Richard Snodgrass’s illuminating short story collection FURROW AND SLICE pairs photographs with spare prose to show the punitive realities and the pride of small town and farm life. The dozens of black and white photos alternate with very short stories, most as little as one or two pages in length, and feature natural landscapes of farmlands in all the seasons and personal items in peoples’ homes, from chairs and shoes to candles and stacks of papers, all saturated with intimacy and covert meaning, snapshots of peoples’ lives. The stories, too, are snapshots, offering a slice of life perspective of a small town farmers market, the birth of a stillborn calf, a confrontation between an elderly farmer father and a businessman son, and more in which people are tied to the land, to their work, and to each other. In a small space, the writing reveals a great depth of feeling. Gestures as minute as the shrug of a shoulder or the intake of breath are imbued with meaning.

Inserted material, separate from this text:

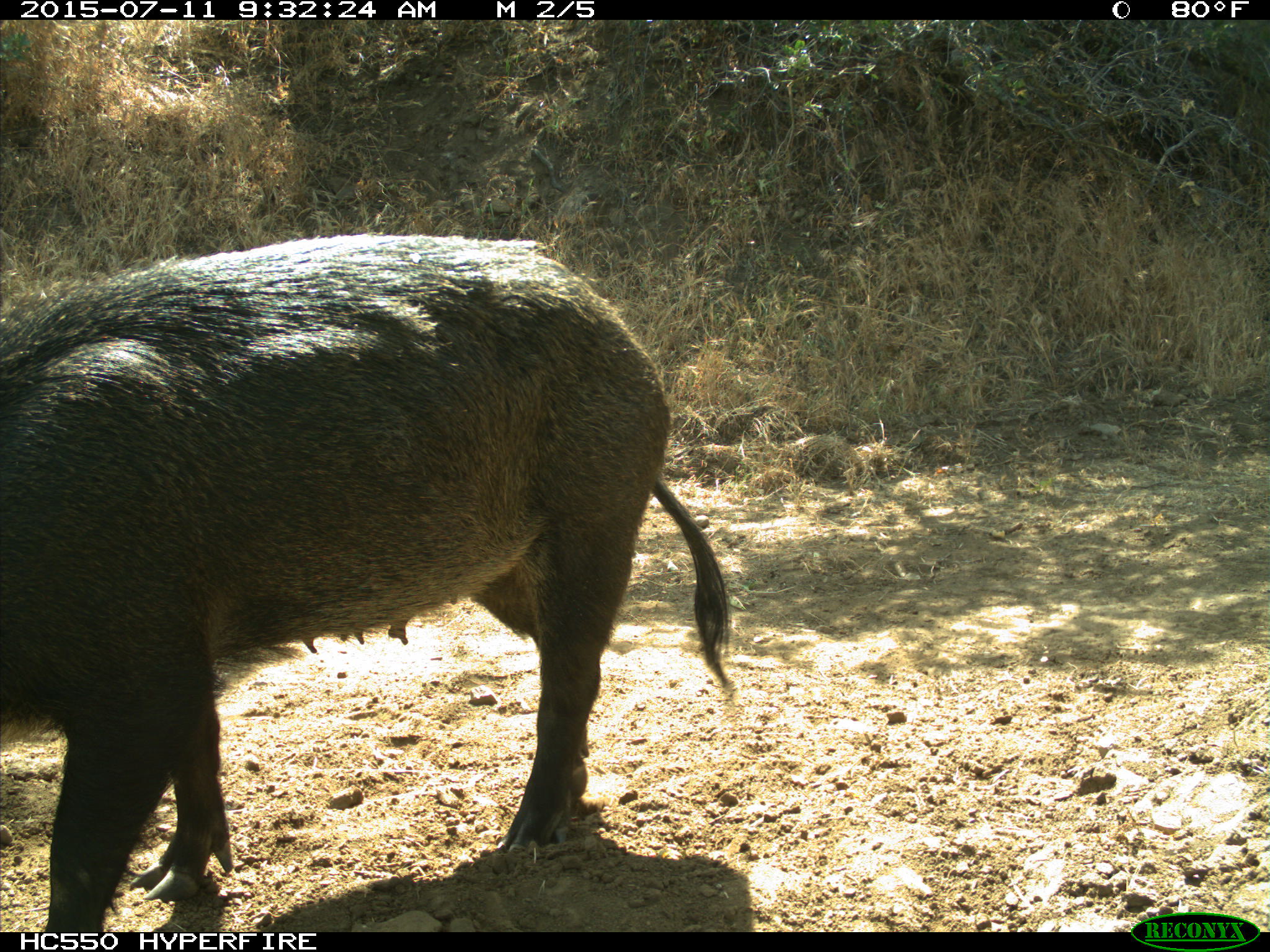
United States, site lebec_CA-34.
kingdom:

While the writing is beautiful and elegant, many of the stories are too short to be poignant, aiming for insight but just missing; instead of provoking thought, the most successful stories evoke feeling. What does it feel like to want your life to change but to not know how to step out of your comfort zone? How does it feel to see your father watch his wife leave him and carry on with his work as if nothing happened? The characters in these stories, though only in frame for a moment, are fully realized people who wear their histories on their sleeves in the hands of Snodgrass and his sharp, probing prose.
Though the many one-page stories are fleeting glimpses, the longer piece that makes up the last third of the book, “The Hill Wife,” displays the best of Snodgrass’s skill. The perspective expertly shifts from father to son to mother to expose bit by bit, in just a handful of pages, the deepest insecurities, desires, and beliefs of three individuals whose lack of communication has torn them apart. “The Hill Wife,” and most of the other stories in FURROW AND SLICE depict the sort of person who finds a sense of purpose in working the land, tending the flock, doing what has to be done to maintain their livelihood, and finding that it’s enough, even when others can’t understand.
FURROW AND SLICE showcases the capacity for concise language to reveal so much in such few words as it puts on exhibit the complexity of farm life without judgement.